On Fri, Apr 12, 2013 at 1:14 AM, Terry Hsu <terry.shoes@gmail.com> wrote:
okay so I looked into the faultinfo structure and was able to obtain the faulting address, error code, and trap number(?). From my understanding the error code is the bottom 3 bits of the exception code. But I see error code "20" sometimes and do not what it means. 

According to p.6-55 in Intel® 64 and IA-32 Architectures Software Developer’s Manual, Volume 3: System Programming Guide, the lower 5 bits are Present, Read/Write, User/supervisor, RSVD, and Instruction/Data bit respectively.
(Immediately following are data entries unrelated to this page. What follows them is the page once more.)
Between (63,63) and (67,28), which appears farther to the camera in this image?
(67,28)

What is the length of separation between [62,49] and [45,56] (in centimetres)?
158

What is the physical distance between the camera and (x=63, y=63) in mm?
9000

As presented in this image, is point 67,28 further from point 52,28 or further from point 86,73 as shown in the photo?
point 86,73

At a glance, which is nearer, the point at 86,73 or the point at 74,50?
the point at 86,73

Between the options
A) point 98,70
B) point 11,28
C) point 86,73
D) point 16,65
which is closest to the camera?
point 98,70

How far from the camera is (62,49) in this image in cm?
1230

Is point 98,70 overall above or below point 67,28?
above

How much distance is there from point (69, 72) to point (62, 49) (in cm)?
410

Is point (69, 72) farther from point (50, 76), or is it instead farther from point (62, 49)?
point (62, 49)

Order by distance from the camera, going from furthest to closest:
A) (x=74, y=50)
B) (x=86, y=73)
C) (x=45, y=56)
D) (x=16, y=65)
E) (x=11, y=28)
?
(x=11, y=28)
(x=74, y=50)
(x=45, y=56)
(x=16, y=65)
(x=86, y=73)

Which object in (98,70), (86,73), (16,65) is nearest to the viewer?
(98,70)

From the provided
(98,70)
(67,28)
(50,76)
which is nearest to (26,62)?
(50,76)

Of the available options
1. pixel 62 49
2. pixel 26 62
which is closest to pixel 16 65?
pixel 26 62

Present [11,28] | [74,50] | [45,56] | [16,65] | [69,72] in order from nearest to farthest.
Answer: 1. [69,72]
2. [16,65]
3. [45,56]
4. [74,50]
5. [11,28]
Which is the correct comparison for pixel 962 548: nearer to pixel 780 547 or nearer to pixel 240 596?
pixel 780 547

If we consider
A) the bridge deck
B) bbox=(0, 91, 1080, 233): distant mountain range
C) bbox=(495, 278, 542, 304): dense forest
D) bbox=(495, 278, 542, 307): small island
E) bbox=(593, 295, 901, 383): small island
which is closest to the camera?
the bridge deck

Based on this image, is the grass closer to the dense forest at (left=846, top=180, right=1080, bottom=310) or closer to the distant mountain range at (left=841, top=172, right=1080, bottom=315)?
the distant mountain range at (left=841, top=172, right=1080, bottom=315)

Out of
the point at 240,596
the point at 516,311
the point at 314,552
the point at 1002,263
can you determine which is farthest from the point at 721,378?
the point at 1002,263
So error code 20 means the fault is caused by an instruction read to a non-present page in user mode. 

I found the the reason why the fault cannot be fixed by UML. It is probably because UML puts the faultinfo in the wrong stub, since I changed the vm area pointers of the child process, when the fault happens, UML incorrectly finds its parent process's stub pages and puts the faultinfo in it. Therefore when the child process tries to access its own skas stub and fix the fault, it still cannot find the correct instruction pointers hence the fault happens endlessly.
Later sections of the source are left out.